■ INFORMATION PROVIDED ■

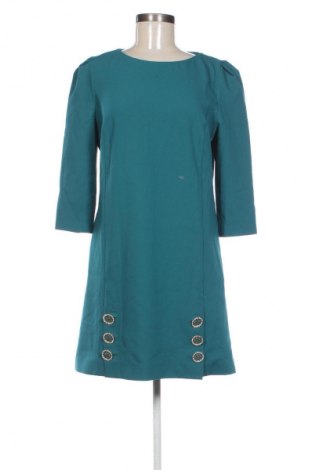 Kleid Unbranded, Größe M, Farbe Grün, Preis € 19,95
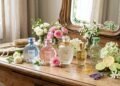 Estes 5 perfumes femininos do O Boticário são opções para quem prefere uma fragrância delicada, fresca e sofisticada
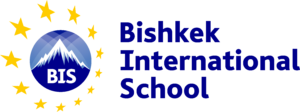 school logo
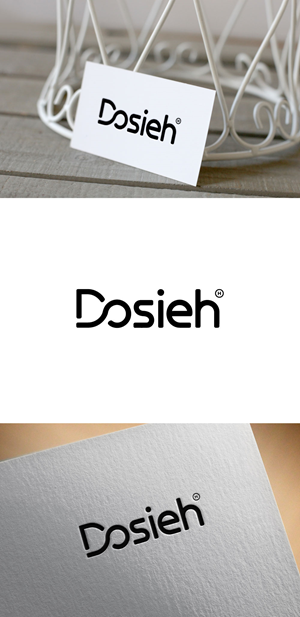 Logo Design by KING JM for this project | Design: #36199367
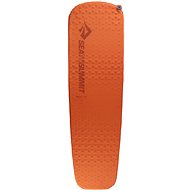 Sea To Summit Ultra Light Mat XS self-inflating - Camping Mat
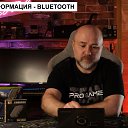 ���� �������, ����, 32 ���� - ��������� 23 ���� 2026 � ������ ���� ����������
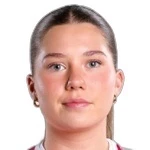 Asthildur Thorhallsdottir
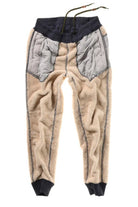 The Superfleece Trackpant - Relwen - Archery Close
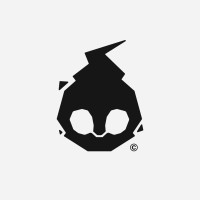 NeoType logo - Similar company to Noize Graphics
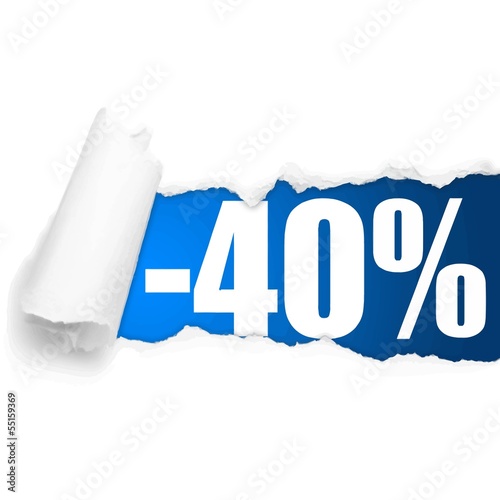-40%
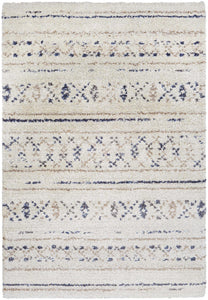 Couristan Bromley Novia Area Rug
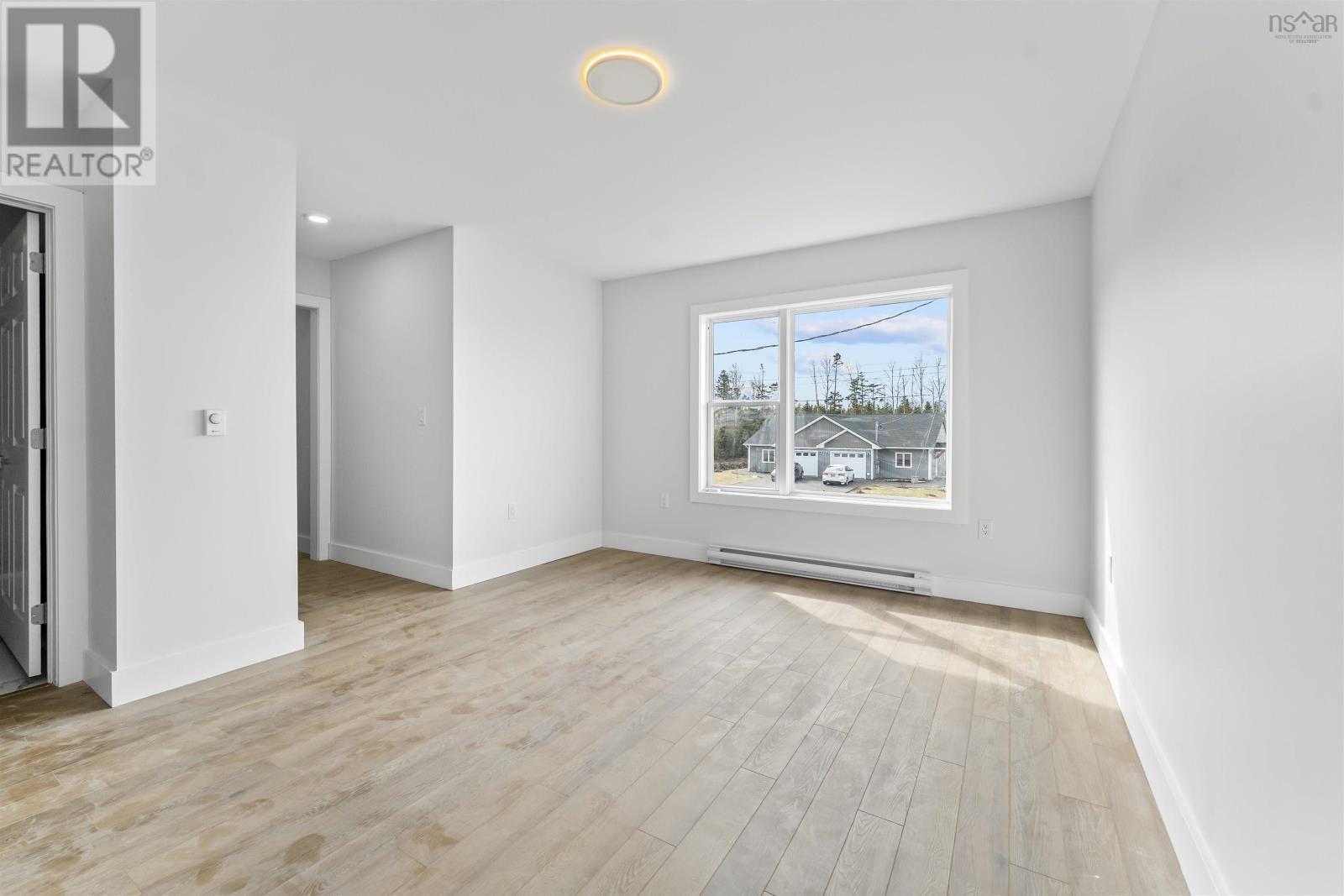 Property 24 of 25 of 157 Blainedale Drive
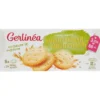 Gerlinéa Koekjes Vanille & Citroen smaak (156 gr)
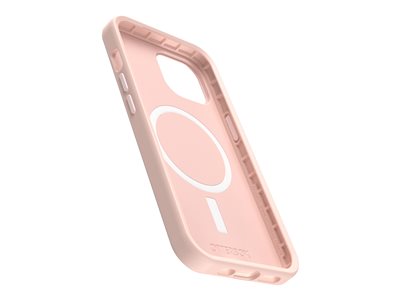 IPHONE 15/14/13 ROSE
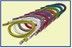 Patch Cables and Cords-Image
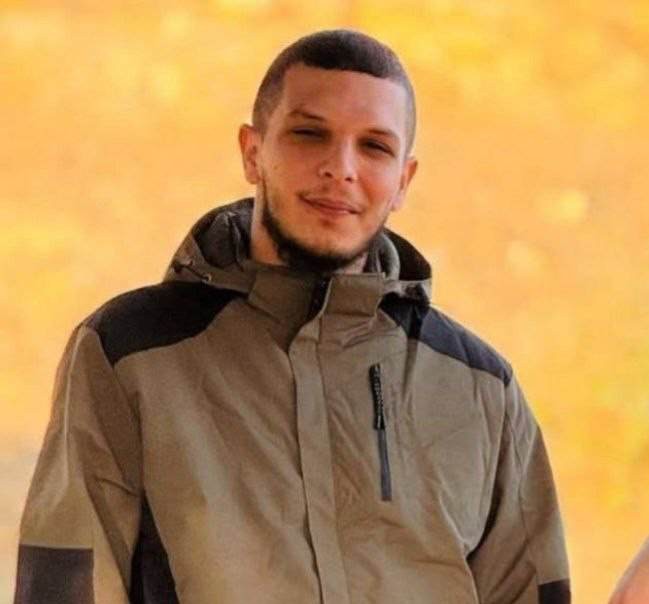 الشهيد محمد دراغمة: أسد حاجز تياسير الذي زأر في وجه الاحتلال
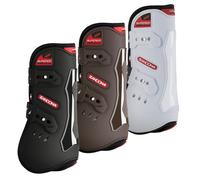 PARATENDINI PARANOCCHE ZANDONA' SUPERIOR AIR TENDON FETLOCK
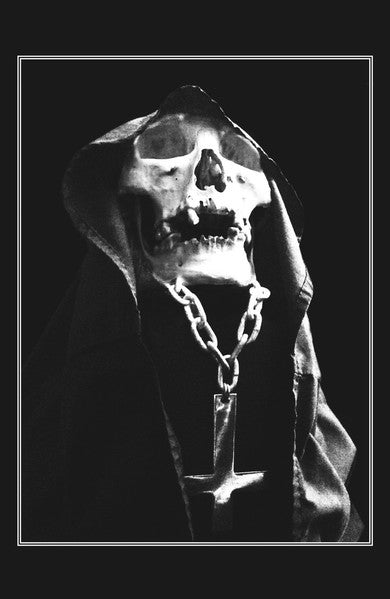 Death Worship (2) : Extermination Mass (Mini-Album,Reissue)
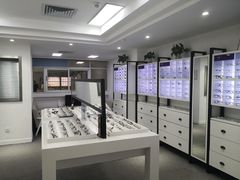 -造寸眼镜·蔡司官方授权店(东门店)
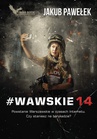 ebook #Wawskie14 - Jakub Pawelek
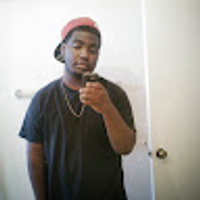 Commenters avatar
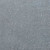 Keramiek 60x60x1,8 Bluetech Vintage plain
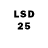 MDMA молли Nintenderp 64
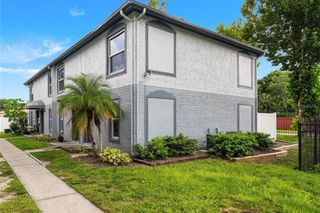 5112 TEMPLE HEIGHTS ROAD B, Tampa, FL 33617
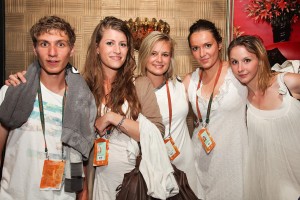 Soiree-de-cloture-de-Roland-Garros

■ WHAT YOU HAVE TO DO ■
Wherever an image sits in the data, omit it; everything else must be copied exactly.

■ RESPONSE FOR THIS EXERCISE ■
 Kleid Unbranded, Größe M, Farbe Grün, Preis € 19,95
 Estes 5 perfumes femininos do O Boticário são opções para quem prefere uma fragrância delicada, fresca e sofisticada
 school logo
 Logo Design by KING JM for this project | Design: #36199367
 Sea To Summit Ultra Light Mat XS self-inflating - Camping Mat
 ���� �������, ����, 32 ���� - ��������� 23 ���� 2026 � ������ ���� ����������
 Asthildur Thorhallsdottir
 The Superfleece Trackpant - Relwen - Archery Close
 NeoType logo - Similar company to Noize Graphics
-40%
 Couristan Bromley Novia Area Rug
 Property 24 of 25 of 157 Blainedale Drive
 Gerlinéa Koekjes Vanille & Citroen smaak (156 gr)
 IPHONE 15/14/13 ROSE
 Patch Cables and Cords-Image
 الشهيد محمد دراغمة: أسد حاجز تياسير الذي زأر في وجه الاحتلال
 PARATENDINI PARANOCCHE ZANDONA' SUPERIOR AIR TENDON FETLOCK
 Death Worship (2) : Extermination Mass (Mini-Album,Reissue)
 -造寸眼镜·蔡司官方授权店(东门店)
 ebook #Wawskie14 - Jakub Pawelek
 Commenters avatar
 Keramiek 60x60x1,8 Bluetech Vintage plain
 MDMA молли Nintenderp 64
 5112 TEMPLE HEIGHTS ROAD B, Tampa, FL 33617
 Soiree-de-cloture-de-Roland-Garros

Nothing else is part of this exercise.